## TASK
Convert each line of the items below into a JSON list of strings, one string per line, with blank lines omitted. Leave out the pictures.

= = =

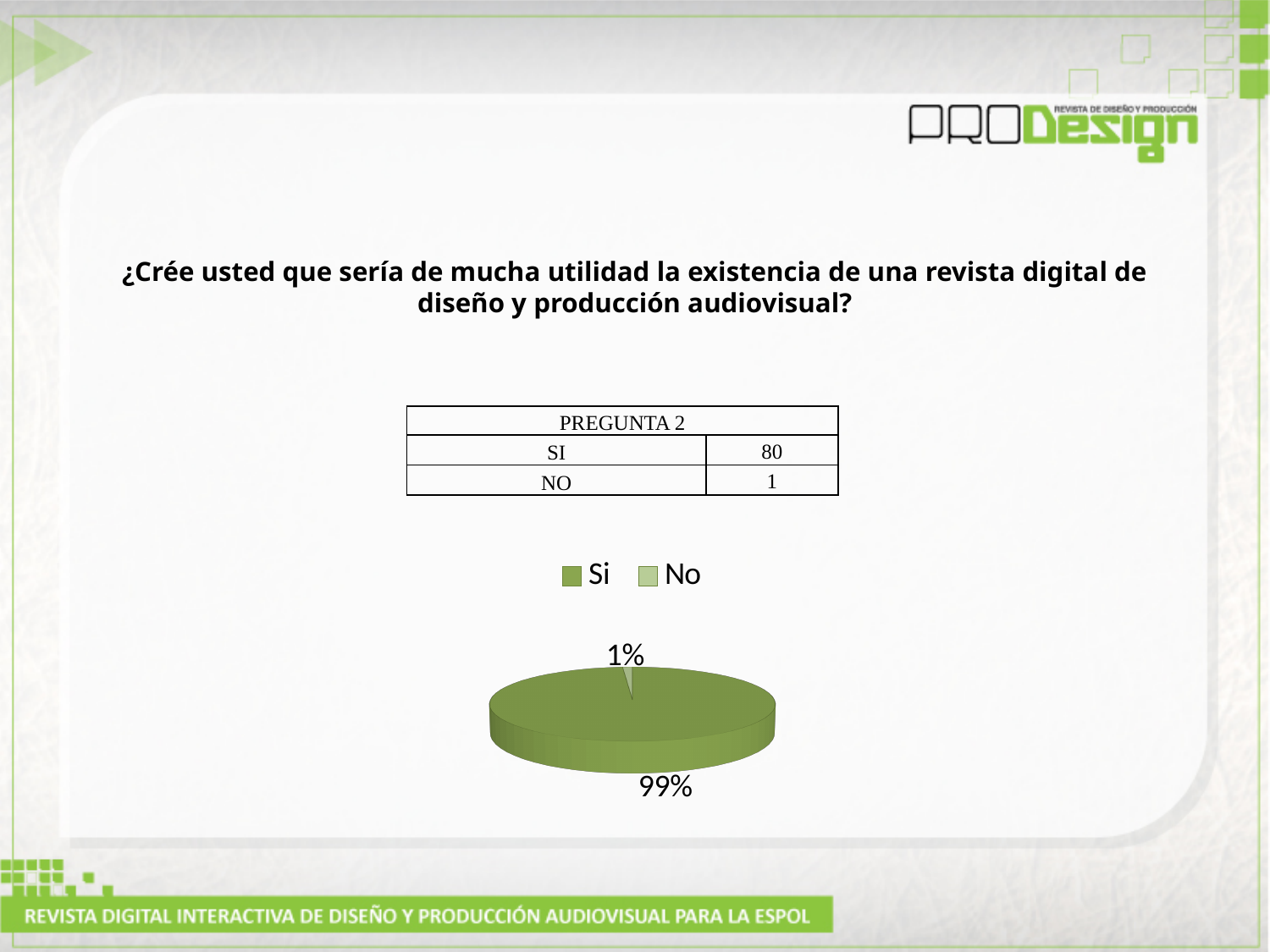
Which slice of the pie is the smallest? No What is the difference in percentage points between the Si and No slices? 98 percentage points Which slice of the pie is the largest? Si Which is larger in the pie chart, Si or No? Si What share of the pie does the Si slice represent? 99% Which legend entry is shown in the darker green colour? Si How many slices does the pie chart have? 2 What kind of chart is shown on the slide? pie chart How many entries does the legend of the pie chart list? 2 What are the two legend entries of the pie chart? Si and No What share of the pie does the No slice represent? 1%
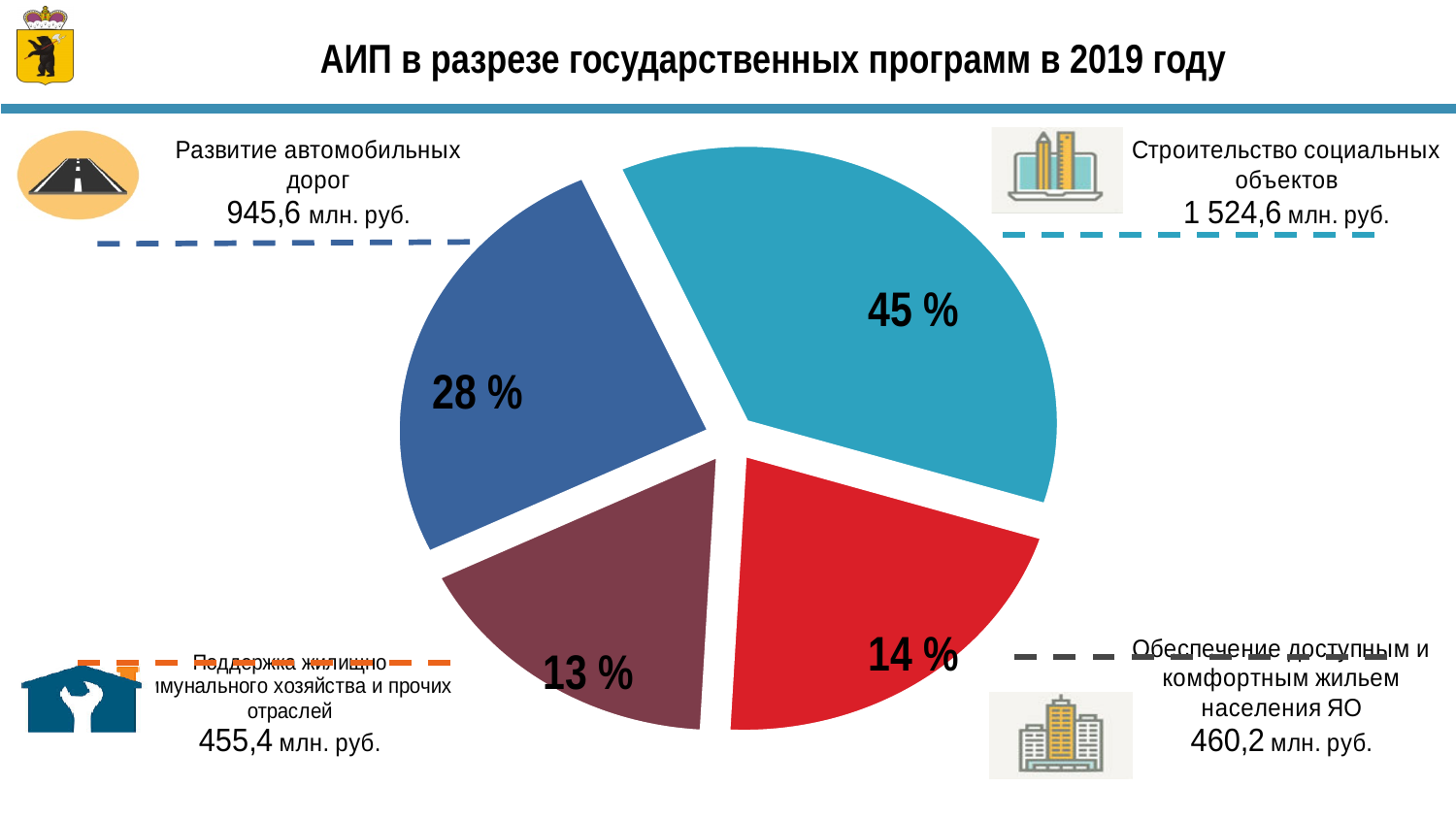
What share of the pie is labelled for Развитие автомобильных дорог? 28 % What is the title of the slide containing the pie chart? АИП в разрезе государственных программ в 2019 году Which program has the largest share of the pie? Строительство социальных объектов (45 %) What is the amount shown for Обеспечение доступным и комфортным жильем населения ЯО? 460,2 млн. руб. What kind of chart is shown on the slide? pie chart What is the amount shown for Строительство социальных объектов? 1 524,6 млн. руб. Which is larger: the amount for Обеспечение доступным и комфортным жильем населения ЯО or for Поддержка жилищно-коммунального хозяйства и прочих отраслей? Обеспечение доступным и комфортным жильем населения ЯО (460,2 млн. руб.) What is the amount shown for Развитие автомобильных дорог? 945,6 млн. руб. What share of the pie does the largest slice (Строительство социальных объектов) represent? 45 % By how many percentage points does the 45 % slice exceed the 28 % slice? 17 How many slices does the pie chart have? 4 Which program has the smallest share of the pie? Поддержка жилищно-коммунального хозяйства и прочих отраслей (13 %)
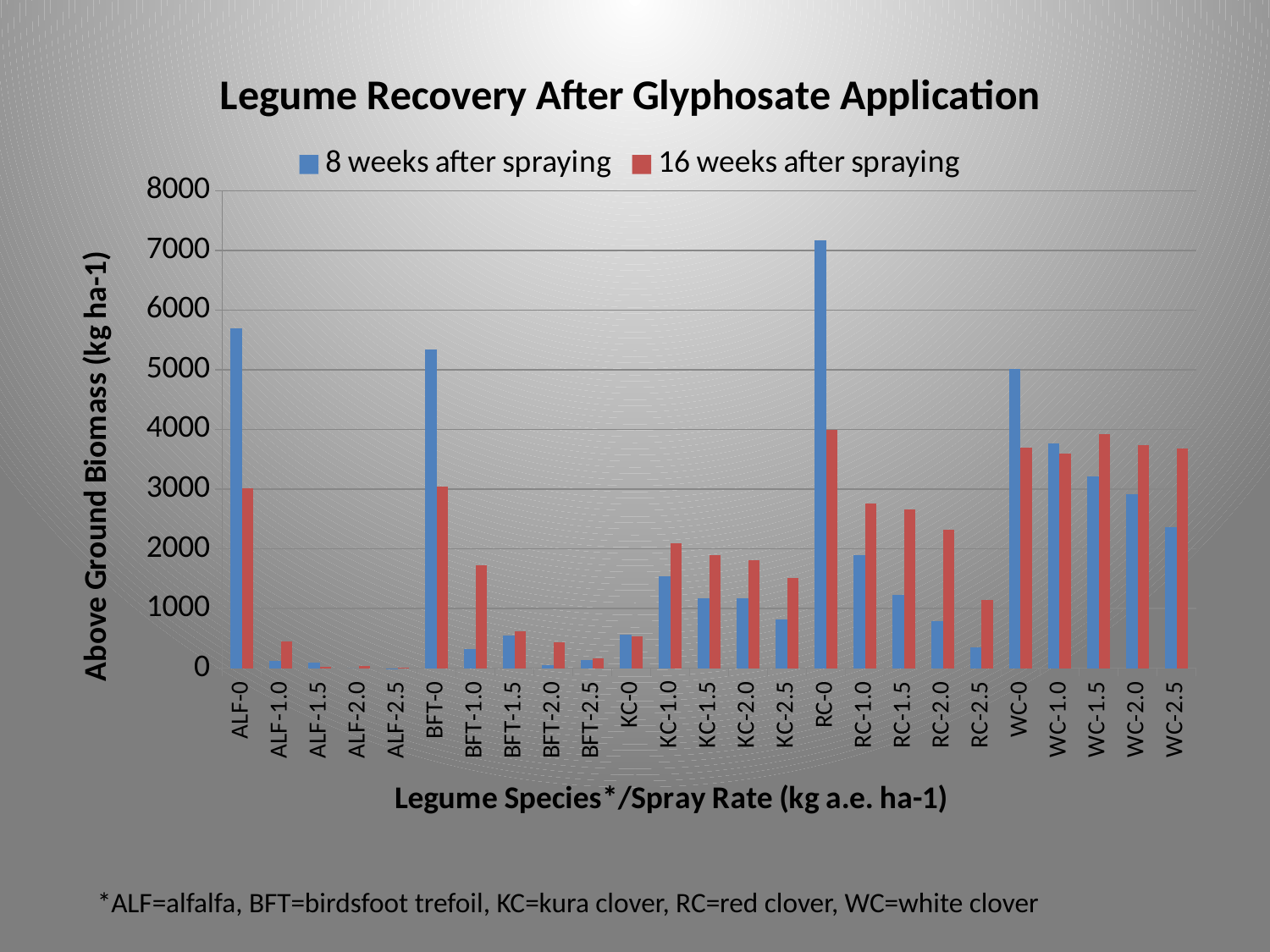
Is the 8 weeks after spraying value for ALF-0 greater or less than 5000? greater Is the 8 weeks after spraying value for KC-0 greater or less than 1000? less Which category has the highest value for the 8 weeks after spraying series? RC-0 How many species/spray-rate categories are shown on the x axis? 25 For KC-1.0, which series has the larger value: 8 weeks after spraying or 16 weeks after spraying? 16 weeks after spraying For ALF-0, which series has the larger value: 8 weeks after spraying or 16 weeks after spraying? 8 weeks after spraying How many series does the legend list? 2 Is the 16 weeks after spraying value for WC-2.5 greater or less than 3000? greater Do the 8 weeks after spraying values for alfalfa (ALF) rise or fall as the spray rate increases from ALF-0 to ALF-2.5? fall What kind of chart is shown on the slide? bar chart What is the title of the chart? Legume Recovery After Glyphosate Application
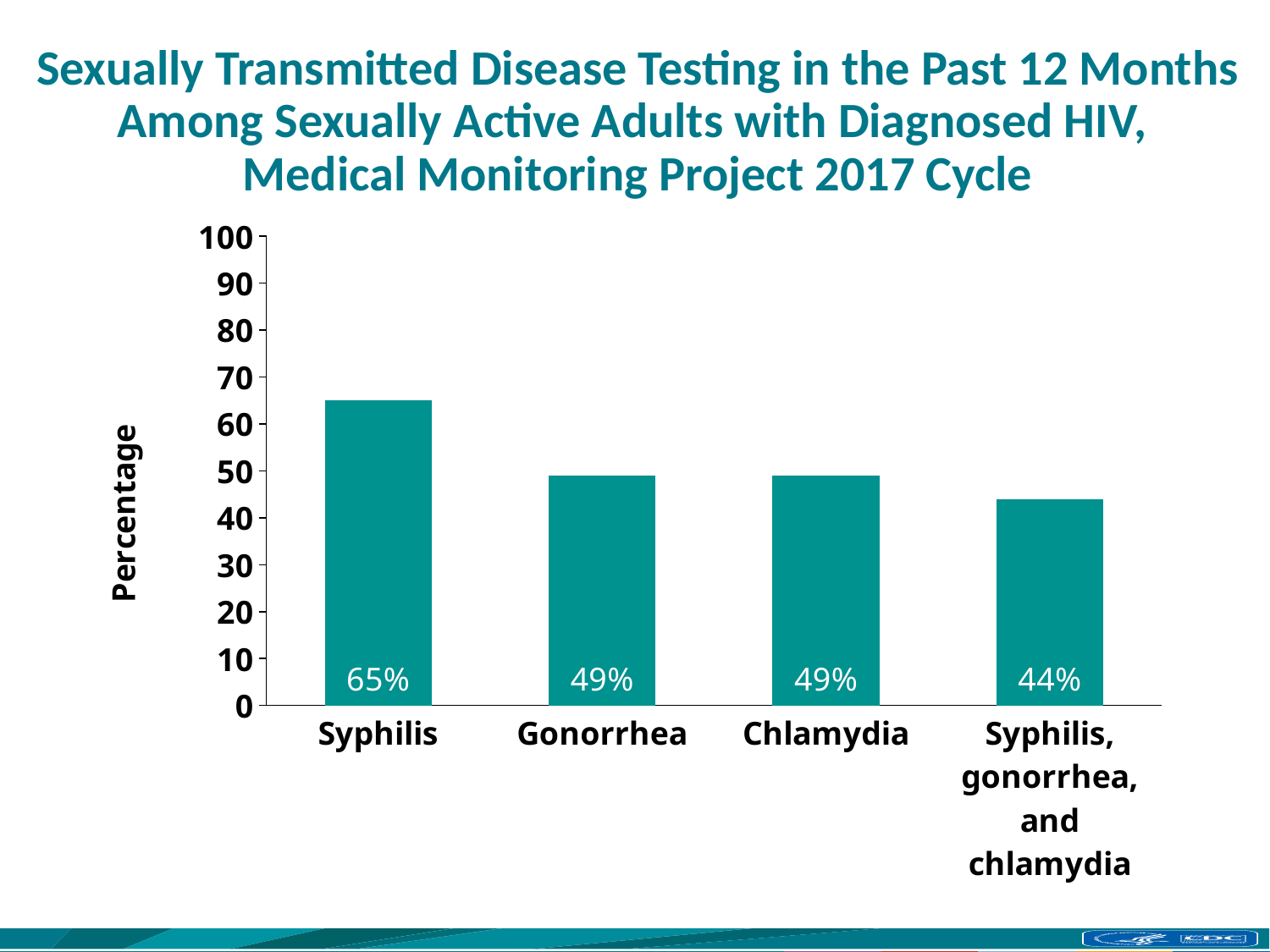
What is the value shown for Gonorrhea? 49% What percentage of sexually active adults with diagnosed HIV were tested for syphilis in the past 12 months? 65% Which category has the lowest percentage? Syphilis, gonorrhea, and chlamydia Which category has the highest percentage? Syphilis What is the value shown for Chlamydia? 49% Which is larger, the value for Syphilis or the value for Chlamydia? Syphilis What percentage were tested for syphilis, gonorrhea, and chlamydia? 44% What is the difference in percentage points between Chlamydia and Syphilis, gonorrhea, and chlamydia? 5 Is the value for Syphilis greater or less than 60? greater What is the difference in percentage points between Syphilis and Gonorrhea? 16 How many categories are shown on the x axis? 4 What kind of chart is shown on the slide? Bar chart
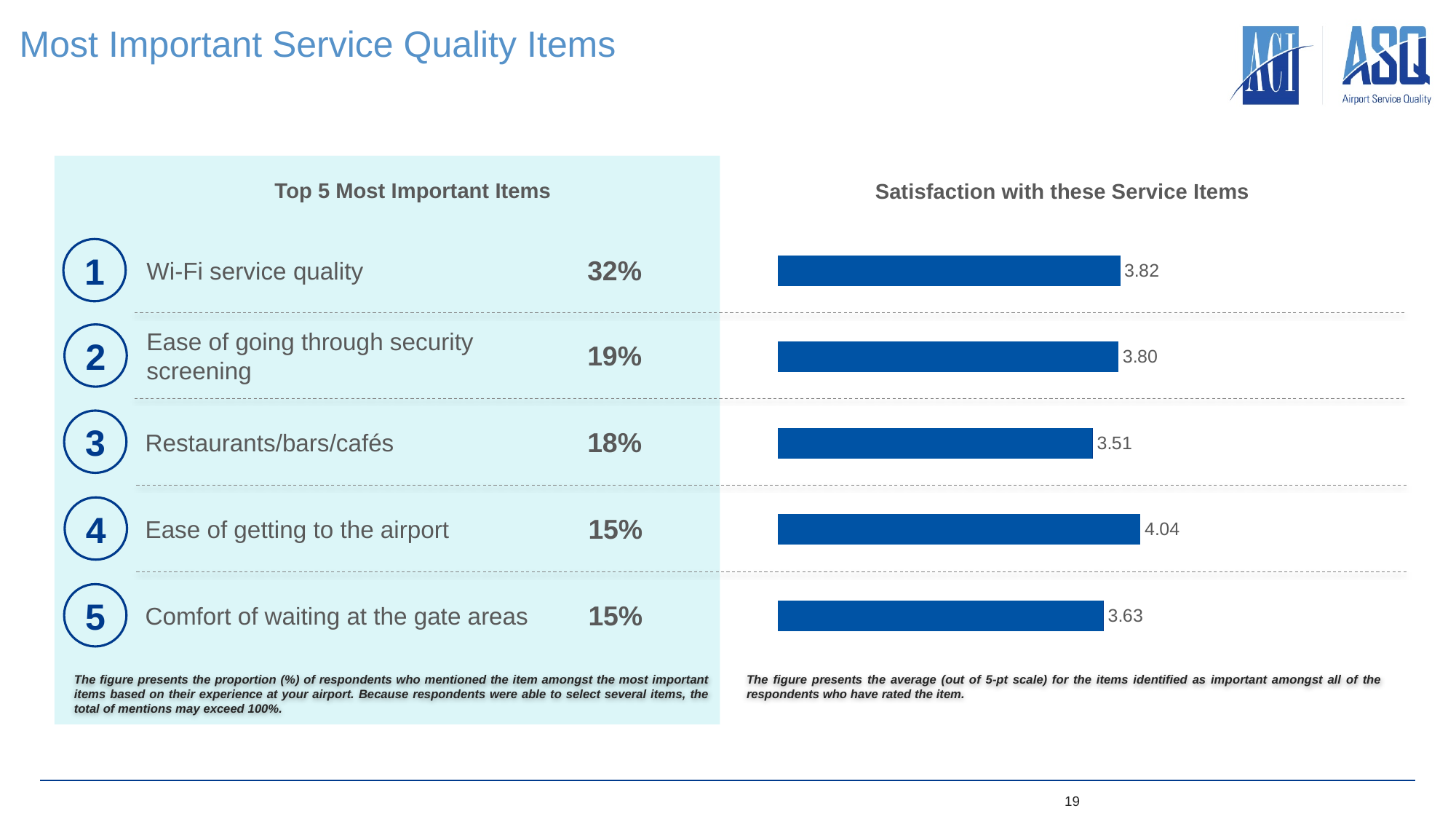
What percentage of respondents mentioned Ease of going through security screening as a most important item? 19% Which item has the highest satisfaction score? Ease of getting to the airport How many items are shown in the satisfaction bar chart? 5 What is the satisfaction score for Restaurants/bars/cafés? 3.51 Which item has the lowest satisfaction score? Restaurants/bars/cafés What is the title of the chart on the right side of the slide? Satisfaction with these Service Items What is the difference between the satisfaction scores for Ease of getting to the airport and Restaurants/bars/cafés? 0.53 What is the satisfaction score for Wi-Fi service quality? 3.82 What is the satisfaction score for Comfort of waiting at the gate areas? 3.63 Which has a higher satisfaction score, Wi-Fi service quality or Comfort of waiting at the gate areas? Wi-Fi service quality What kind of chart is used to show satisfaction with the service items? Bar chart What is the satisfaction score for Ease of getting to the airport? 4.04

= = =

## ANSWER FOR THIS EXERCISE
[
  "Which slice of the pie is the smallest? No What is the difference in percentage points between the Si and No slices? 98 percentage points Which slice of the pie is the largest? Si Which is larger in the pie chart, Si or No? Si What share of the pie does the Si slice represent? 99% Which legend entry is shown in the darker green colour? Si How many slices does the pie chart have? 2 What kind of chart is shown on the slide? pie chart How many entries does the legend of the pie chart list? 2 What are the two legend entries of the pie chart? Si and No What share of the pie does the No slice represent? 1%",
  "What share of the pie is labelled for Развитие автомобильных дорог? 28 % What is the title of the slide containing the pie chart? АИП в разрезе государственных программ в 2019 году Which program has the largest share of the pie? Строительство социальных объектов (45 %) What is the amount shown for Обеспечение доступным и комфортным жильем населения ЯО? 460,2 млн. руб. What kind of chart is shown on the slide? pie chart What is the amount shown for Строительство социальных объектов? 1 524,6 млн. руб. Which is larger: the amount for Обеспечение доступным и комфортным жильем населения ЯО or for Поддержка жилищно-коммунального хозяйства и прочих отраслей? Обеспечение доступным и комфортным жильем населения ЯО (460,2 млн. руб.) What is the amount shown for Развитие автомобильных дорог? 945,6 млн. руб. What share of the pie does the largest slice (Строительство социальных объектов) represent? 45 % By how many percentage points does the 45 % slice exceed the 28 % slice? 17 How many slices does the pie chart have? 4 Which program has the smallest share of the pie? Поддержка жилищно-коммунального хозяйства и прочих отраслей (13 %)",
  "Is the 8 weeks after spraying value for ALF-0 greater or less than 5000? greater Is the 8 weeks after spraying value for KC-0 greater or less than 1000? less Which category has the highest value for the 8 weeks after spraying series? RC-0 How many species/spray-rate categories are shown on the x axis? 25 For KC-1.0, which series has the larger value: 8 weeks after spraying or 16 weeks after spraying? 16 weeks after spraying For ALF-0, which series has the larger value: 8 weeks after spraying or 16 weeks after spraying? 8 weeks after spraying How many series does the legend list? 2 Is the 16 weeks after spraying value for WC-2.5 greater or less than 3000? greater Do the 8 weeks after spraying values for alfalfa (ALF) rise or fall as the spray rate increases from ALF-0 to ALF-2.5? fall What kind of chart is shown on the slide? bar chart What is the title of the chart? Legume Recovery After Glyphosate Application",
  "What is the value shown for Gonorrhea? 49% What percentage of sexually active adults with diagnosed HIV were tested for syphilis in the past 12 months? 65% Which category has the lowest percentage? Syphilis, gonorrhea, and chlamydia Which category has the highest percentage? Syphilis What is the value shown for Chlamydia? 49% Which is larger, the value for Syphilis or the value for Chlamydia? Syphilis What percentage were tested for syphilis, gonorrhea, and chlamydia? 44% What is the difference in percentage points between Chlamydia and Syphilis, gonorrhea, and chlamydia? 5 Is the value for Syphilis greater or less than 60? greater What is the difference in percentage points between Syphilis and Gonorrhea? 16 How many categories are shown on the x axis? 4 What kind of chart is shown on the slide? Bar chart",
  "What percentage of respondents mentioned Ease of going through security screening as a most important item? 19% Which item has the highest satisfaction score? Ease of getting to the airport How many items are shown in the satisfaction bar chart? 5 What is the satisfaction score for Restaurants/bars/cafés? 3.51 Which item has the lowest satisfaction score? Restaurants/bars/cafés What is the title of the chart on the right side of the slide? Satisfaction with these Service Items What is the difference between the satisfaction scores for Ease of getting to the airport and Restaurants/bars/cafés? 0.53 What is the satisfaction score for Wi-Fi service quality? 3.82 What is the satisfaction score for Comfort of waiting at the gate areas? 3.63 Which has a higher satisfaction score, Wi-Fi service quality or Comfort of waiting at the gate areas? Wi-Fi service quality What kind of chart is used to show satisfaction with the service items? Bar chart What is the satisfaction score for Ease of getting to the airport? 4.04"
]